Building a supply depot 185 miles down the Canadian, Evans spent an exhausting month scouring the country to the east. He found abundant sign of Indians but could locate none to attack. Finally, on Christmas Day, he sent Capt. E. W. Tarlton and his troop to pursue two warriors who, from distant hills, had been watching his movements for several days. The chase led into the narrow valley of the North Fork of Red River, on the western flank of the Wichita Mountains. Suddenly the 34 cavalrymen met head on a charging mass of about 100 mounted Comanches. A volley dropped four and turned the charge.

Tarlton sent for help. Joined by two more troops and two howitzers, he pushed down the river. In 2 miles he came upon a village of 60 Comanche lodges belonging to Chief Arrow Point. The tepees covered the left bank of the river on the edge of a grove of timber. Low mountains rolled off to the north. The Indians were working frantically to remove their possessions from the camp, but fled precipitously when a howitzer shell burst in their midst. The cavalry rushed through the village and formed among some rocks atop a ridge on the opposite side. In their front, the warriors took position among rocks on a parallel ridge.

Evans now arrived with the balance of the command. But the Comanches, too, received reinforcements. About 100 warriors from a Kiowa camp located farther downstream joined the fight. Some strengthened the Comanches exchanging fire with Tarlton, while others threatened his right and rear from across the river. Evans extended the line along the river to meet the new threat. He later estimated that about 200 warriors now opposed him. His own force numbered about 300, one-fourth of whom were detailed to hold the horses. While the two sides skirmished, troops were pulled from the line and sent to destroy the village and its contents, including the band's entire winter food supply.

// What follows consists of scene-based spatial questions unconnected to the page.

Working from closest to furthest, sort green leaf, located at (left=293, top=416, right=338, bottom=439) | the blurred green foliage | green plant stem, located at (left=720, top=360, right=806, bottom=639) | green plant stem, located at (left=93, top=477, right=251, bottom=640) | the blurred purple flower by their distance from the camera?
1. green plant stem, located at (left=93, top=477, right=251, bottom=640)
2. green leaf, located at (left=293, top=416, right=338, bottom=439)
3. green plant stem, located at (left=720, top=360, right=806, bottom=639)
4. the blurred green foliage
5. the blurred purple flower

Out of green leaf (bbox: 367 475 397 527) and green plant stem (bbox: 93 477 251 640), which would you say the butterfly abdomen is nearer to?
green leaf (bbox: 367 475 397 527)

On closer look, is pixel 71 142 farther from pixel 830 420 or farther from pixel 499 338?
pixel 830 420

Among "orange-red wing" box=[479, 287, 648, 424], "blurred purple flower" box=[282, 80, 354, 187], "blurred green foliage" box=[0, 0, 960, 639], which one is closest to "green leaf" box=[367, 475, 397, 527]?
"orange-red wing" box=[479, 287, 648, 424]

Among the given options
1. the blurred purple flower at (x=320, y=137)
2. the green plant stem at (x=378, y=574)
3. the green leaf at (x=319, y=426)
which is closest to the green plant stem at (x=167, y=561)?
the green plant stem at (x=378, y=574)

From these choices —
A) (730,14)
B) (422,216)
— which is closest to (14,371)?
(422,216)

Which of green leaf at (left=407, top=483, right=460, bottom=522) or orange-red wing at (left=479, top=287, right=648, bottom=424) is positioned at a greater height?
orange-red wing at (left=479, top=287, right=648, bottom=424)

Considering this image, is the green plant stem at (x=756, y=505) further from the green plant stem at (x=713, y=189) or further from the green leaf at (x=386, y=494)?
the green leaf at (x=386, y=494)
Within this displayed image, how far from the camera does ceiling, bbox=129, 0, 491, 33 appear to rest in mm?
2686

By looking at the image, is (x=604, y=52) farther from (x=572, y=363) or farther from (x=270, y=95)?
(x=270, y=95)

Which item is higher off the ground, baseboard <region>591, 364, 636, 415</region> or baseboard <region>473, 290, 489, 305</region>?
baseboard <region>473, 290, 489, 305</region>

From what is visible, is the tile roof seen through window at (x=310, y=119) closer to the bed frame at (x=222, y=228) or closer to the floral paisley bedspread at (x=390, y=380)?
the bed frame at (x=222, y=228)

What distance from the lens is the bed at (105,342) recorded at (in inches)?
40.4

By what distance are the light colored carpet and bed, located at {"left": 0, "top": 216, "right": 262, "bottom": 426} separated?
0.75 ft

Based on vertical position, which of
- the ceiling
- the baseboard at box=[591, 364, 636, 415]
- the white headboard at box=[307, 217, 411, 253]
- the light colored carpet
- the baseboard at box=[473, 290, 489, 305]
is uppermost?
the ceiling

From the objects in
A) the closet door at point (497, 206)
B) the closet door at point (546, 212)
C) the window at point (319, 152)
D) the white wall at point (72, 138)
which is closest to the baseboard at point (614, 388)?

The Indians showed no desire to close in a serious contest and fell back every time the troops advanced. Major Evans knew that he could not sustain a long pursuit with his wornout horses. As night approached, he decided no break off the battle and withdraw.

The infantry company, however, occupied a position from which it could not retire without exposing itself to a destructive fire. Evans therefore ordered Tarlton's three troops of cavalry to drive the enemy from their ridge. As the advance began, the warriors ran down the reverse slope of the ridge and mounted their ponies. Before the Indians could scatter, the cavalry reached the top of the ridge and, from a range of only 150 yards, poured a devastating fire from Spencer repeating carbines into the compact mass of Indians below. On Tarlton's left, Capt. Deane Monahan and his troop caught another parry of warriors at exactly the same disadvantage. In each group about a dozen men were seen to fall, but their comrades carried them from the field. All opposition now dissolved, and the enemy galloped up the canyon leading to Soldier Spring. Evans pulled out that night.

map of the Battle of Soldier Springs
(click on image for an enlargement in a new window)

In the Battle of Soldier Spring, Major Evans estimated that he killed 20 to 25 warriors and wounded an unknown number. His own loss was one man mortally wounded. In the destruction of their food supply, the Comanches suffered a serious blow. Rather than face starvation, most drifted east and surrendered to General Sheridan. Evans was back at Fort Bascom by the end of January 1869, and the Fort Union units returned to their home base.

The Battles of Soldier Spring and the Washita, where on November 27, 1868, Lt. Col. George A. Custer surprised the winter camp of Black Kettle's Cheyennes, broke the resistance of the Plains tribes. They agreed to give up the warpath and settle on reservations.